EXERCISE DETAILS: Please rewrite the material below, putting "viewer" wherever "camera" appears and changing nothing else.

====== ENTRIES

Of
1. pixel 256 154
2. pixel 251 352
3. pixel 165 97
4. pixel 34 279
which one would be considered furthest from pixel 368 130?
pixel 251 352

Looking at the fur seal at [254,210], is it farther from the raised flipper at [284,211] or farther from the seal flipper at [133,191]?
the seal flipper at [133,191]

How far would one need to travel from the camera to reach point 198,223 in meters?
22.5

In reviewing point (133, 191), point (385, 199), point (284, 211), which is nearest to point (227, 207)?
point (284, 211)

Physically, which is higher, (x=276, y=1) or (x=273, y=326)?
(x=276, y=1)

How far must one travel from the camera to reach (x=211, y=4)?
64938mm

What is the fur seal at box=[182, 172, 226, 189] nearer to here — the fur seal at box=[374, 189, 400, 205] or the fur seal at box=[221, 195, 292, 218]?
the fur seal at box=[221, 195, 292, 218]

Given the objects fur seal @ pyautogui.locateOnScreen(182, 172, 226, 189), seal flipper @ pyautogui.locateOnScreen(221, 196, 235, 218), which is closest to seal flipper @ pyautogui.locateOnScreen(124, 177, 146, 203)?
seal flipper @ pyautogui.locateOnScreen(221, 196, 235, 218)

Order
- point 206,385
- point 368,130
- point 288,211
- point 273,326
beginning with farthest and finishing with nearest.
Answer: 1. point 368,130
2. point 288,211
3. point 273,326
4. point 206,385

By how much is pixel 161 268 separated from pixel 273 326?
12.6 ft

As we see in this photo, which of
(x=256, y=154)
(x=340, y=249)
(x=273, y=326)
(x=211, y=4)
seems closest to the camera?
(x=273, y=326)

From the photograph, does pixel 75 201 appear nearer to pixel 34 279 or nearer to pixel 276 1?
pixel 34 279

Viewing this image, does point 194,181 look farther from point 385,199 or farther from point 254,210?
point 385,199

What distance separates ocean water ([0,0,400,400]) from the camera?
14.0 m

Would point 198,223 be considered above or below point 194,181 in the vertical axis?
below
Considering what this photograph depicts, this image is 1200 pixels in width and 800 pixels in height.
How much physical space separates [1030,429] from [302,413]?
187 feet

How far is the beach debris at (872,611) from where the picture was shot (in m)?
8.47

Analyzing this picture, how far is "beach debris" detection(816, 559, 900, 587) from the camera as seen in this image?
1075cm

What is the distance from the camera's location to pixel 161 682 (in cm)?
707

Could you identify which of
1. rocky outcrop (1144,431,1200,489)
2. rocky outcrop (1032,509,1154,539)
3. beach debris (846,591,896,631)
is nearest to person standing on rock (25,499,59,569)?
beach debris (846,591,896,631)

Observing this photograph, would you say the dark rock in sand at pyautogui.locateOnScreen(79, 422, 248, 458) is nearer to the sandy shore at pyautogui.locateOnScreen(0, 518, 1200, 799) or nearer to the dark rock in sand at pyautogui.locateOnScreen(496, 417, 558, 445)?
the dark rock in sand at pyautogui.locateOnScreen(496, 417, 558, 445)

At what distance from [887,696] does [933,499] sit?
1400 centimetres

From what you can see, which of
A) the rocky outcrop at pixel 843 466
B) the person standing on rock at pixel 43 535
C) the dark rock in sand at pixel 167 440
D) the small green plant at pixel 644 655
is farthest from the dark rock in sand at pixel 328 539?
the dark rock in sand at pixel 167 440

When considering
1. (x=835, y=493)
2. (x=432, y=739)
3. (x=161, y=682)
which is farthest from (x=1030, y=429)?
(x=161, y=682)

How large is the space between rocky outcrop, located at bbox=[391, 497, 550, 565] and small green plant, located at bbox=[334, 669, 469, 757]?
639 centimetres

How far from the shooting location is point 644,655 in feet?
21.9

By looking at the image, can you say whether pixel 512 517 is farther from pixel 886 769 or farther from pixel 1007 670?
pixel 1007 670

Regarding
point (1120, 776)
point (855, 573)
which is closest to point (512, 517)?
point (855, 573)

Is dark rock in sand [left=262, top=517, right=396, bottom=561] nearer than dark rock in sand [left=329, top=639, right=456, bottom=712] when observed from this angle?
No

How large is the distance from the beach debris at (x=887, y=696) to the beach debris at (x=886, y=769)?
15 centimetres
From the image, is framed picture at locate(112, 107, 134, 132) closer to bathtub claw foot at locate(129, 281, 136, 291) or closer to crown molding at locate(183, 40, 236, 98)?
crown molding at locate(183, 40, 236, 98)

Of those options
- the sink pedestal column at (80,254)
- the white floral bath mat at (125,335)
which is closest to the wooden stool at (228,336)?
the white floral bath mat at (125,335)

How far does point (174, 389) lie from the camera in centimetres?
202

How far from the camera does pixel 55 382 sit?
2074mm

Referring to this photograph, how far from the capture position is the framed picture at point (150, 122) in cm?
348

============

RESULT OF THIS EXERCISE:
Of
1. pixel 256 154
2. pixel 251 352
3. pixel 165 97
4. pixel 34 279
which one would be considered furthest from pixel 368 130?
pixel 251 352

Looking at the fur seal at [254,210], is it farther from the raised flipper at [284,211] or farther from the seal flipper at [133,191]?
the seal flipper at [133,191]

How far would one need to travel from the viewer to reach point 198,223 in meters?
22.5

In reviewing point (133, 191), point (385, 199), point (284, 211), which is nearest to point (227, 207)?
point (284, 211)

Physically, which is higher, (x=276, y=1) or (x=273, y=326)?
(x=276, y=1)

How far must one travel from the viewer to reach (x=211, y=4)?
64938mm

What is the fur seal at box=[182, 172, 226, 189] nearer to here — the fur seal at box=[374, 189, 400, 205] or the fur seal at box=[221, 195, 292, 218]?
the fur seal at box=[221, 195, 292, 218]

Given the objects fur seal @ pyautogui.locateOnScreen(182, 172, 226, 189), seal flipper @ pyautogui.locateOnScreen(221, 196, 235, 218), which is closest to seal flipper @ pyautogui.locateOnScreen(124, 177, 146, 203)?
seal flipper @ pyautogui.locateOnScreen(221, 196, 235, 218)

Order
- point 206,385
- point 368,130
- point 288,211
- point 273,326
beginning with farthest and finishing with nearest.
Answer: 1. point 368,130
2. point 288,211
3. point 273,326
4. point 206,385

By how much is pixel 161 268 separated from pixel 273 326?
12.6 ft

As we see in this photo, which of
(x=256, y=154)
(x=340, y=249)
(x=273, y=326)
(x=211, y=4)
seems closest to the viewer?
(x=273, y=326)

From the photograph, does pixel 75 201 appear nearer to pixel 34 279 or nearer to pixel 276 1?
pixel 34 279

Viewing this image, does point 194,181 look farther from point 385,199 or farther from point 254,210?
point 385,199

What distance separates ocean water ([0,0,400,400]) from the viewer?
14.0 m

Would point 198,223 be considered above or below point 194,181 in the vertical axis?
below
Considering what this photograph depicts, this image is 1200 pixels in width and 800 pixels in height.
How much physical space separates [1030,429] from [302,413]?
187 feet

How far is the beach debris at (872,611) from where the picture was shot (in m)?
8.47

Analyzing this picture, how far is "beach debris" detection(816, 559, 900, 587) from the viewer as seen in this image?
1075cm

What is the distance from the viewer's location to pixel 161 682 (in cm)?
707

Could you identify which of
1. rocky outcrop (1144,431,1200,489)
2. rocky outcrop (1032,509,1154,539)
3. beach debris (846,591,896,631)
is nearest to person standing on rock (25,499,59,569)?
beach debris (846,591,896,631)

Observing this photograph, would you say the dark rock in sand at pyautogui.locateOnScreen(79, 422, 248, 458) is nearer to the sandy shore at pyautogui.locateOnScreen(0, 518, 1200, 799) or nearer to the dark rock in sand at pyautogui.locateOnScreen(496, 417, 558, 445)?
the dark rock in sand at pyautogui.locateOnScreen(496, 417, 558, 445)

At what distance from [887,696] does [933,499] sit?
1400 centimetres

From what you can see, which of
A) the rocky outcrop at pixel 843 466
B) the person standing on rock at pixel 43 535
C) the dark rock in sand at pixel 167 440
D) the small green plant at pixel 644 655
is farthest from the dark rock in sand at pixel 328 539?
the dark rock in sand at pixel 167 440

When considering
1. (x=835, y=493)
2. (x=432, y=739)
3. (x=161, y=682)
which is farthest from (x=1030, y=429)?
(x=161, y=682)

How large is the space between rocky outcrop, located at bbox=[391, 497, 550, 565] and small green plant, located at bbox=[334, 669, 469, 757]?
639 centimetres

How far from the shooting location is point 644,655 in feet?
21.9

By looking at the image, can you say whether pixel 512 517 is farther from pixel 886 769 or farther from pixel 1007 670?
pixel 1007 670

Regarding
point (1120, 776)
point (855, 573)
which is closest to point (512, 517)?
point (855, 573)

Is dark rock in sand [left=262, top=517, right=396, bottom=561] nearer than dark rock in sand [left=329, top=639, right=456, bottom=712] when observed from this angle?
No

How large is the distance from the beach debris at (x=887, y=696) to the beach debris at (x=886, y=769)?
15 centimetres
From the image, is framed picture at locate(112, 107, 134, 132) closer to bathtub claw foot at locate(129, 281, 136, 291) or closer to crown molding at locate(183, 40, 236, 98)?
crown molding at locate(183, 40, 236, 98)

Of those options
- the sink pedestal column at (80,254)
- the white floral bath mat at (125,335)
which is closest to the wooden stool at (228,336)?
the white floral bath mat at (125,335)

How far does point (174, 389) lie from the viewer in centimetres?
202

How far from the viewer does pixel 55 382 sit?
2074mm

Referring to this photograph, how far from the capture position is the framed picture at point (150, 122) in cm?
348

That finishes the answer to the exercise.